(Stated problem) Repeat word for word the passage of the convening recap below, beginning at the words "She highlighted how" and stopping after "compliance—it’s about belief.".

(Document extract)
+-------+

On May 8, 2025, over 30 community members from education, government, nonprofit, and business gathered at the Brown County Library–East Branch for Achieve Brown County’s Reading for the Future Spring Convening. This half-day event was filled with learning, collaboration, and collective planning around a shared vision: a Brown County where every young person can thrive. This convening focused on the Reading for the Future Initiative’s goal, that every third grader is reading at grade level.
Trust Across Partners
The morning began with focused efforts on building relationships and connections. Attendees paired off and were asked to reflect on personal or professional moments when systems failed individuals. Partners who participate in systems change actions realize that they have personal and professional stakes in this work. By participating in honest conversations about how we see ourselves or our organizations being one part of a complex system, we are all able to see how our individual roles can create change.



Building Relationships and Connections in one of the six conditions of systems change. Learn more about this condition here.
Action Team Updates
The Reading for the Future initiative currently has two Achieve Brown County staff led teams. These action teams shared out on their current work, including roster growth, purpose alignment, and the results they’re working toward. Team speakers from the Reading for the Future Strategy Team and Reading Begins at Birth Team encouraged attendees to reflect on themes, gaps, and collaboration opportunities as they listened. These cross-group report outs will be happening twice a year and are a reminder for all participants this work is long-game systems change, driven by the insights and action of our Partners.



Act 20 with Dr. Barb Novak
The convening’s first learning session was led by Dr. Barb Novak, Director of the Office of Literacy at the Wisconsin Department of Public Instruction. Her presentation broke down the core components of Act 20, a statewide literacy law passed in 2023, common misconceptions of this law, and what it means for communities and classrooms across Wisconsin.
She highlighted how Act 20 emphasizes explicit, systematic instruction, new assessment structures, and personal reading plans for struggling students. But Dr. Novak was also clear: implementation isn’t just about compliance—it’s about belief.

+-------+

(Records shown)
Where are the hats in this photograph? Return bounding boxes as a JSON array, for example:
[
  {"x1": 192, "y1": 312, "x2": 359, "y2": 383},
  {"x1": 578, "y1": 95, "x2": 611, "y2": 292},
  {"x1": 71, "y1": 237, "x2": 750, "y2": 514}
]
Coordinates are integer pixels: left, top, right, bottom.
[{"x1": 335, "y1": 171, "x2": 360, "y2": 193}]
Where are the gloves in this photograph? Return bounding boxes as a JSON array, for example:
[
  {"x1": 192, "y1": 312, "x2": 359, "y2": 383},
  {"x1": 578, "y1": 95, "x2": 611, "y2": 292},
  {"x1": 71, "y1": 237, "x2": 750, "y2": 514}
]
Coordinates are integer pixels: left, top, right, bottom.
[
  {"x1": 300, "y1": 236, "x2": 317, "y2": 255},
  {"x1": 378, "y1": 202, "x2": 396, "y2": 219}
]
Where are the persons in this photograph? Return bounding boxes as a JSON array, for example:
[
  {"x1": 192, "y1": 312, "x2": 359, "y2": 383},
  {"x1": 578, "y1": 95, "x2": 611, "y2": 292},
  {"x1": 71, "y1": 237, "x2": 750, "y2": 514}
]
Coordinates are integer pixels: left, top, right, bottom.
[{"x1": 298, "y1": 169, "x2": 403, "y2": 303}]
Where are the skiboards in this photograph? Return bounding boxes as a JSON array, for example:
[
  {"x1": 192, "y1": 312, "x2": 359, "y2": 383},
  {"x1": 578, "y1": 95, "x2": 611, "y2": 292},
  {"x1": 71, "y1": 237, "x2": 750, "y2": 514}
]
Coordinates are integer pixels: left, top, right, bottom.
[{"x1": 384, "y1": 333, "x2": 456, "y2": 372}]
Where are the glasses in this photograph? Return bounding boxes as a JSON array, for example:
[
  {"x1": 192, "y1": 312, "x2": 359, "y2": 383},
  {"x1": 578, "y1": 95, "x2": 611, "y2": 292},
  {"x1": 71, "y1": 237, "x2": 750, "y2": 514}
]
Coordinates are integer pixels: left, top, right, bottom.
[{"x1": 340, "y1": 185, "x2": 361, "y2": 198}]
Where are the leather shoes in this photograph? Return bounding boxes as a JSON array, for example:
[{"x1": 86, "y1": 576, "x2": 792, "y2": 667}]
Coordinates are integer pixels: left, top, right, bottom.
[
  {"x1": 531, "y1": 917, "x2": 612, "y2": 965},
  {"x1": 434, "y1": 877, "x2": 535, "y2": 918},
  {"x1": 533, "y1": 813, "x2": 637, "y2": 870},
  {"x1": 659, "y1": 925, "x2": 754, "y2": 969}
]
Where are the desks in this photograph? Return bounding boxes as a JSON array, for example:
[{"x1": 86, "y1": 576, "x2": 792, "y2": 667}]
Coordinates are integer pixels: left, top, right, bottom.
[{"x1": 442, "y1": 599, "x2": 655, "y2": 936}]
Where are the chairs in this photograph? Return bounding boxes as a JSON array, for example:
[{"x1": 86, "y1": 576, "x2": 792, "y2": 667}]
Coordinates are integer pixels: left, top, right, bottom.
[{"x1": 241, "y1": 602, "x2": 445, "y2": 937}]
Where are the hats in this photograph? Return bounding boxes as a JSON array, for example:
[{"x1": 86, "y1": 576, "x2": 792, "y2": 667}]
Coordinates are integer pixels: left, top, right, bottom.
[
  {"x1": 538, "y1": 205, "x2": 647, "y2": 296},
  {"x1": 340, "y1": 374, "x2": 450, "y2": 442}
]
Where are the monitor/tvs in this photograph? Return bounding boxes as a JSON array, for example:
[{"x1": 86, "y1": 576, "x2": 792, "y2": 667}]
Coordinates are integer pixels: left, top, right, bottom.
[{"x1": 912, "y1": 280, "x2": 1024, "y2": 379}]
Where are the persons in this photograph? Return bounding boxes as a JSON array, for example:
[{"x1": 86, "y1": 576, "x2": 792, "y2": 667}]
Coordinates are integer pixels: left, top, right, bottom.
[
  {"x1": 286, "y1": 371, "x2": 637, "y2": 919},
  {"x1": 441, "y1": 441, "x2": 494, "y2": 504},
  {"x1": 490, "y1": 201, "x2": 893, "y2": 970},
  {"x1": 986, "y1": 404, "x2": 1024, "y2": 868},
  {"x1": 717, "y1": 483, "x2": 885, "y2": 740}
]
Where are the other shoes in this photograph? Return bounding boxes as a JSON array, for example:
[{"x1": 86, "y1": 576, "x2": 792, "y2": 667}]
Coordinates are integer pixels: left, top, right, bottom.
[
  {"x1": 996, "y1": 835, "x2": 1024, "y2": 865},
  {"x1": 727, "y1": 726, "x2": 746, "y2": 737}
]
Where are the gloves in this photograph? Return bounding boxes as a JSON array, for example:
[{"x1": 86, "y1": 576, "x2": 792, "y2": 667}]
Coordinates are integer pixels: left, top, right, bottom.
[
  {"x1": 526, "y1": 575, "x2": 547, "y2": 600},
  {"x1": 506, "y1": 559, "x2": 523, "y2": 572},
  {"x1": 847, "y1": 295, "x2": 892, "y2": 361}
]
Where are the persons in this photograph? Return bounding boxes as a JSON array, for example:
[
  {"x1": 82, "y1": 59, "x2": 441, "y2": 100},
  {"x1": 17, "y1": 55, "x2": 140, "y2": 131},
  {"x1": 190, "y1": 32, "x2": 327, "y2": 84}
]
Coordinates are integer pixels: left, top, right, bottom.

+-------+

(Completed exercise)
She highlighted how Act 20 emphasizes explicit, systematic instruction, new assessment structures, and personal reading plans for struggling students. But Dr. Novak was also clear: implementation isn’t just about compliance—it’s about belief.